No Spoilers: Raya is trying to die. But she’s not really trying to kill herself. Immortal and having lived for hundreds of thousands of years, what she’s doing has more to do with exploring death and its possibility and through that possibility the limits and beauty of human life. Which is pretty fucking metal. And in a universe where humanity is looked after by the Unimind, an AI that is designed to help humanity and sort of chaperone them in their immortality, being metal is something that’s often at odds with the mandate of helping humans live harmoniously with themselves and their environment. There’s something about the energy and violence and emotion of death metal, though, that speaks to Raya, the thought of death neither wholly frightening or tempting so much as human.
Keywords: Death Metal, Stars, AI, Immortality, Death, Sacrifice, CW- Suicide(?)

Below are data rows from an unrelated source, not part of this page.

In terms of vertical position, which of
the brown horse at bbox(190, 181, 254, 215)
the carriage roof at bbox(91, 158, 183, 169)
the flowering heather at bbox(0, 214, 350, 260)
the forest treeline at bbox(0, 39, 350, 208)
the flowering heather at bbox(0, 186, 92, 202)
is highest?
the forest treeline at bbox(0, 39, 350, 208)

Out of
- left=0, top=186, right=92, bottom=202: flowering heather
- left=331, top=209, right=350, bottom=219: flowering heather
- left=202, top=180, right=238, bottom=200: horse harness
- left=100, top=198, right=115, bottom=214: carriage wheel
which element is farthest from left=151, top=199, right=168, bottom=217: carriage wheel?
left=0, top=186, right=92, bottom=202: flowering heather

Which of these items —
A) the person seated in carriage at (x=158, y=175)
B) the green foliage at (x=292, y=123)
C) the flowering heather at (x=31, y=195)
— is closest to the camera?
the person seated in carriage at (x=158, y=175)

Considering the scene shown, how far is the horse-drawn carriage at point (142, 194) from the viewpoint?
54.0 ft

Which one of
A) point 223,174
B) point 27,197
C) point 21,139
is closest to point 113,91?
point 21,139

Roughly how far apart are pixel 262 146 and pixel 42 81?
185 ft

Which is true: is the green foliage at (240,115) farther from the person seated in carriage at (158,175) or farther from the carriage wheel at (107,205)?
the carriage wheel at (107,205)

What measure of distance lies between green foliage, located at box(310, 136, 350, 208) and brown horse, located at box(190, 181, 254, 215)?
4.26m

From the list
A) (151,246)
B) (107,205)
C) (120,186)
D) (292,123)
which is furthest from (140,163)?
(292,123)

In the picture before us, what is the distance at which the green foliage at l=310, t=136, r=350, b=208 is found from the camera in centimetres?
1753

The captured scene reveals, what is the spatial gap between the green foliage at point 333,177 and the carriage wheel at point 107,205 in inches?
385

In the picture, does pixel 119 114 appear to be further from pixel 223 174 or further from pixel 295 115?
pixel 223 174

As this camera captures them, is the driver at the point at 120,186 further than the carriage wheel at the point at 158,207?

Review: It’s fascinating to me to think about what death would become for those who could be immortal. For this humanity, spread out among the stars and watched over by the Unimind, death just doesn’t seem a part of people’s lives. Which to the Unimind doesn’t seem like a bad thing. They’re something of humanity’s therapist, after all, and they’ve placed a lot of value on prolonging human life, on trying to make sure that each person wants to live. In doing so, though, death has taken on a negative value that Raya is rejecting. For me, at least, it’s not that she wants to die, but that she wants to remind people (and herself) that death is a part of humanity’s history and isn’t necessarily just a challenge to be overcome. How people handle death tends to reveal a lot about cultures, and for this one to adopt an attitude where death is taboo, I do think there is value in confronting that. Plus the story is just a lot of fun, and Raya plan is incredibly awesome, hurling one star at another about to go nova in order to shift its blast to spare a race of octopodes. More than that, though, I think that urge to remind humanity that death isn’t something to shut out is an important one, because where the assumption that death is a moral wrong exists, it steals a kind of vital spark of free will. And it removes humanity from its own context, from its own roots. It claims a superiority over those who die, without actually requiring humans _be_ superior in their actions or opinions. Ultimately, I feel the story is about embracing change, and pushing back against a system that for some must be a kind of violence. It’s complex because the urge to die, the finality of death, is a tricky one to approach and to depict, but I feel the story handles that compassionately and responsibly. Certainly proceed with some caution because of the subject matter, but definitely do check this one out. A fantastic read!